◆ REQUIRED TASKS:
1. In the Guantanamo testimony, reproduce the passage between "I believe that" and "come to stand.", inclusive, with "America’s" swapped for "the country’s" throughout.
2. Condense the paragraph of the Guantanamo testimony that begins "I believe that the answer" into a bulleted list of its main points.
3. Write the next part of the Guantanamo testimony, picking up right after its final sentence.

June 21, 2007 -
Mr. Chairman, members of the Commission, thank you for inviting me to testify today.
I believe that the answer to the question this hearing poses is painfully clear. Guantanamo, and the Bush administration’s broader detainee policies, have done profound damage to the moral and legal standards the United States has long championed in the world, and to America’s ability to promote those standards. They have diminished America’s moral authority, alienated its friends, encouraged its enemies, and, ironically, undermined its ability to wage an effective struggle against terror. The only way for the United States to regain the moral high ground--and the initiative in that struggle--is to close Guantanamo and to change the policies for which the prison has come to stand.
What is it about Guantanamo in particular that has hurt America’s standing? Is it fair that the United States has taken so many hits from its friends over the camp and the policies surrounding it? After all, as the administration often reminds us, the Geneva Conventions allow the detention without charge of combatants in wartime for the duration of the conflict in which they were caught fighting. The United States has held such people as prisoners of war in every past conflict, without giving them access to lawyers or courts. Why is this case different?

◆ STORED DATA:
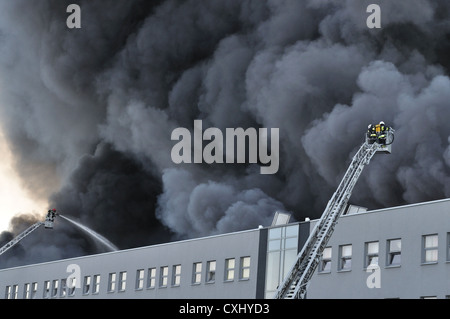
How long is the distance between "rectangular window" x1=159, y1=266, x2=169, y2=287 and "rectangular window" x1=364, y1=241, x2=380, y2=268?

◆ ANSWERS FOR THE EXERCISE:
1.
I believe that the answer to the question this hearing poses is painfully clear. Guantanamo, and the Bush administration’s broader detainee policies, have done profound damage to the moral and legal standards the United States has long championed in the world, and to the country’s ability to promote those standards. They have diminished the country’s moral authority, alienated its friends, encouraged its enemies, and, ironically, undermined its ability to wage an effective struggle against terror. The only way for the United States to regain the moral high ground--and the initiative in that struggle--is to close Guantanamo and to change the policies for which the prison has come to stand.

2.
- The answer to the hearing's question is painfully clear.
- Guantanamo and the Bush administration's broader detainee policies have badly damaged the moral and legal standards the United States has long championed, and its ability to promote them.
- They have diminished America's moral authority, alienated its friends, encouraged its enemies and undermined its struggle against terror.
- To regain the moral high ground and the initiative in that struggle, the United States must close Guantanamo and change the policies it stands for.

3.
For one thing, most of the prisoners in Guantanamo were not captured on anything resembling a traditional battlefield, in a traditional war, in which it is easy to tell who is a combatant and who is not. Most were not even captured by the United States, but by Pakistan and by various Afghan militias, who picked a tiny handful of the tens of thousands of foreign men who were fleeing Afghanistan after the fall of the Taliban regime, and sold them for bounties to U.S. forces, even as other, more important al Qaeda and Taliban leaders managed to escape. Still others were detained as far afield as Bosnia and Thailand and the Gambia. The U.S. government hasn’t even claimed that most of these men were fighting the United States; many are accused of little more than living in a house or working for a charity linked to the Taliban. They are part of a broad, amorphous universe of people who are suspected to have had some association with international terrorism. The administration has prosecuted some people in this category in civilian courts; it has released others outright; for reasons that often appear entirely random, it has chosen to hold some in Guantanamo without charge.
The laws of war do indeed allow the United States to detain without charge for the duration of an armed conflict combatants captured on a battlefield. They also, by the way, allow the United States to kill combatants on the battlefield without warning or hesitation. In other words, they allow governments engaged in armed conflict to do things to combatants that they would never be allowed to do to civilians. That’s why maintaining a crystal clear distinction between combatants and civilians is so important.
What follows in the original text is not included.